SOURCE EXTRACT:
━━━━━━━━━━
# Transcriptional silencers in Drosophila

> **NIH NIH R56** · BRIGHAM AND WOMEN'S HOSPITAL · 2024 · $691,870

## Abstract

ABSTRACT
In metazoans, gene expression is regulated in a tissue/cell-type-specific manner predominantly via stretches of
noncoding sequence referred to as cis regulatory modules (CRMs). CRMs contain 1 or more DNA binding sites
for 1 or more sequence-specific, regulatory transcription factors that function to modulate the expression of
target gene(s). CRMs that activate gene expression are typically referred to as enhancers, while those that
repress gene expression are referred to as silencers. Transcriptional enhancers activate gene expression in a
tissue-specific manner in development and also in adult cells in response to cellular or environmental stimuli.
Like enhancers, silencers can function in a cell-type-specific manner. Indeed, silencers may contribute a
crucial role in the specification of precise gene expression patterns, thus enabling the establishment of sharp
expression domains, such as during development.
Genomic and computational studies traditionally have focused primarily on predicting and characterizing
enhancers. Silencers have been investigated far less and are much less well understood. The overarching
goals of this project are to identify and quantify the activities of tissue-specific silencers and their potential
bifunctionality as enhancers in alternate cellular contexts, to identify the chromatin signature(s) of silencers, to
determine whether silencers exhibit specificity in terms of the promoter and/or enhancer context within which
they reduce gene expression, and to elucidate the regulatory roles of silencer-associated repressors,
corepressors and DNA sequence motifs. We will also characterize the chromosomal contacts of silencers that
are mediated by repressors bound at different classes of silencers. In pursuing these goals, we will develop
novel technology for quantitative assays of elements for tissue-specific silencer activity in the context of various
enhancer-promoter combinations, and novel technology for identification of proteins found in tissue-specific
chromatin assembled at specific cis-regulatory elements in cells where they act as silencers versus in cells
where they act as enhancers. We will focus on the developing embryonic mesoderm in Drosophila
melanogaster as our model system. We anticipate that the features and chromatin signatures of silencers
identified in this project will be evolutionarily conserved across metazoans, including human.
━━━━━━━━━━
EXERCISES TO COMPLETE:
1/ Reproduce the part of the silencer abstract that opens with the words containing "## Abstract" and closes with "or environmental stimuli.".
2/ Carry on the abstract on transcriptional silencers in Drosophila, picking up after its final sentence.
The data placed after the abstract on transcriptional silencers is separate material.
━━━━━━━━━━
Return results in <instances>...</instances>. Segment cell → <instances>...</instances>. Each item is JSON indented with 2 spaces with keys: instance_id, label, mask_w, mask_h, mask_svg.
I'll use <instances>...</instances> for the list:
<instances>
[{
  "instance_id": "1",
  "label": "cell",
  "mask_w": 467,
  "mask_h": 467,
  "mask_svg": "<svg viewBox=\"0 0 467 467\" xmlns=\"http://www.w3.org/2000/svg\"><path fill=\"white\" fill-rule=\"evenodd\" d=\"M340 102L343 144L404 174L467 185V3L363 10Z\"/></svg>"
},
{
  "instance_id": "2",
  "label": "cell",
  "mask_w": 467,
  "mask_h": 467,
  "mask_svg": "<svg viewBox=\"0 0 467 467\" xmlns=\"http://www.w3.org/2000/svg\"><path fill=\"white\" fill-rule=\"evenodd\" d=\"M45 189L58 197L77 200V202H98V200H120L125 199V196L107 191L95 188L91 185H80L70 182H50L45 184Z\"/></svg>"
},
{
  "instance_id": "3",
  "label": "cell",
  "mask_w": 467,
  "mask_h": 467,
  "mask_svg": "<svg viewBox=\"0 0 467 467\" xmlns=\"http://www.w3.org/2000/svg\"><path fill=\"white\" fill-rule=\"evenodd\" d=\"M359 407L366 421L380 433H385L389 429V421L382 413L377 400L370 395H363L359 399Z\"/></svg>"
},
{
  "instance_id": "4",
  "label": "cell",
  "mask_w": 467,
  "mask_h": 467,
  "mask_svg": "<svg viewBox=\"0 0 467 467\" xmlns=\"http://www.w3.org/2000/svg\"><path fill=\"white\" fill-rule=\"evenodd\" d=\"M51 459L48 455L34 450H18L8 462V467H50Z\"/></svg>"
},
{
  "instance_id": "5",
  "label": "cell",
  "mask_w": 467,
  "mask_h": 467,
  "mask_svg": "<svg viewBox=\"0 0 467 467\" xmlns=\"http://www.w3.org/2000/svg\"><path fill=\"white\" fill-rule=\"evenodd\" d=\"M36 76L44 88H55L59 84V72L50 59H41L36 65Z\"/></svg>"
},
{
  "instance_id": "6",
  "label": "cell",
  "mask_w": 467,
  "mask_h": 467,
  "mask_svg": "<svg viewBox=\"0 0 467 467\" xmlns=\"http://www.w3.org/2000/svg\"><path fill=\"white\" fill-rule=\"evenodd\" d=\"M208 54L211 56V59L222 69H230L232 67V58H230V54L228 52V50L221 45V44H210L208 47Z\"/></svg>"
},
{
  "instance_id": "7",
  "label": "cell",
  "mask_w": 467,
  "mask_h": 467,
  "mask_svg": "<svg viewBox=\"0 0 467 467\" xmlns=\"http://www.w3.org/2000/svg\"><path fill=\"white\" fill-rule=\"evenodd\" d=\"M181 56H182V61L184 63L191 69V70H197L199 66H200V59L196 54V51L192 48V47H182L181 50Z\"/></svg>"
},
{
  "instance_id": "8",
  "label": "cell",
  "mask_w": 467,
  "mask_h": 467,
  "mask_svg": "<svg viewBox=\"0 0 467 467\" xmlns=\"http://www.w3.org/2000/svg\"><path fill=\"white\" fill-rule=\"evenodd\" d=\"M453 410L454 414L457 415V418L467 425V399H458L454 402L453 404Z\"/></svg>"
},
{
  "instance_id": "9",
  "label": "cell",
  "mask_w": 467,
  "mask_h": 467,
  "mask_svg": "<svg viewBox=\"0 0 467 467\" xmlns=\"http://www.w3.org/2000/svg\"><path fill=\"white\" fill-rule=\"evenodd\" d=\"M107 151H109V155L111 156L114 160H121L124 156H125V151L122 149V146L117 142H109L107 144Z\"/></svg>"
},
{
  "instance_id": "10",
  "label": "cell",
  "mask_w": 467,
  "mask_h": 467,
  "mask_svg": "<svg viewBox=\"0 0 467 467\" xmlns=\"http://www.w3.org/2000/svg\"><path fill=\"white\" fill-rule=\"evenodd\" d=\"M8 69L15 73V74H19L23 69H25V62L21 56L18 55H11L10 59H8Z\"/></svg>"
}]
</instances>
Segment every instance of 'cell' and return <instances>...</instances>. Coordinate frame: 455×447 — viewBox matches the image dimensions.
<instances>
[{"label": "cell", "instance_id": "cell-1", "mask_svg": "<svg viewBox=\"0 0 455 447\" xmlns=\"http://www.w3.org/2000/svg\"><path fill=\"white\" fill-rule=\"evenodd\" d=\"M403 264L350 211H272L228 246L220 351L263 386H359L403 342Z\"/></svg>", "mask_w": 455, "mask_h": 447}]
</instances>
━━━━━━━━━━
RESPONSES BY ITEM NUMBER:
1/
## Abstract

ABSTRACT
In metazoans, gene expression is regulated in a tissue/cell-type-specific manner predominantly via stretches of
noncoding sequence referred to as cis regulatory modules (CRMs). CRMs contain 1 or more DNA binding sites
for 1 or more sequence-specific, regulatory transcription factors that function to modulate the expression of
target gene(s). CRMs that activate gene expression are typically referred to as enhancers, while those that
repress gene expression are referred to as silencers. Transcriptional enhancers activate gene expression in a
tissue-specific manner in development and also in adult cells in response to cellular or environmental stimuli.

2/
## Key facts

- **NIH application ID:** 11139982
- **Project number:** 2R56HG009723-05
- **Recipient organization:** BRIGHAM AND WOMEN'S HOSPITAL
- **Principal Investigator:** MARTHA L BULYK
- **Activity code:** R56 (R01, R21, SBIR, etc.)
- **Funding institute:** NIH
- **Fiscal year:** 2024
- **Award amount:** $691,870
- **Award type:** 2
- **Project period:** 2017-08-01 → 2025-08-31

## Primary source

NIH RePORTER: https://reporter.nih.gov/project-details/11139982

## Citation

> US National Institutes of Health, RePORTER application 11139982, Transcriptional silencers in Drosophila (2R56HG009723-05). Retrieved via AI Analytics 2026-05-25 from https://api.ai-analytics.org/grant/nih/11139982. Licensed CC0.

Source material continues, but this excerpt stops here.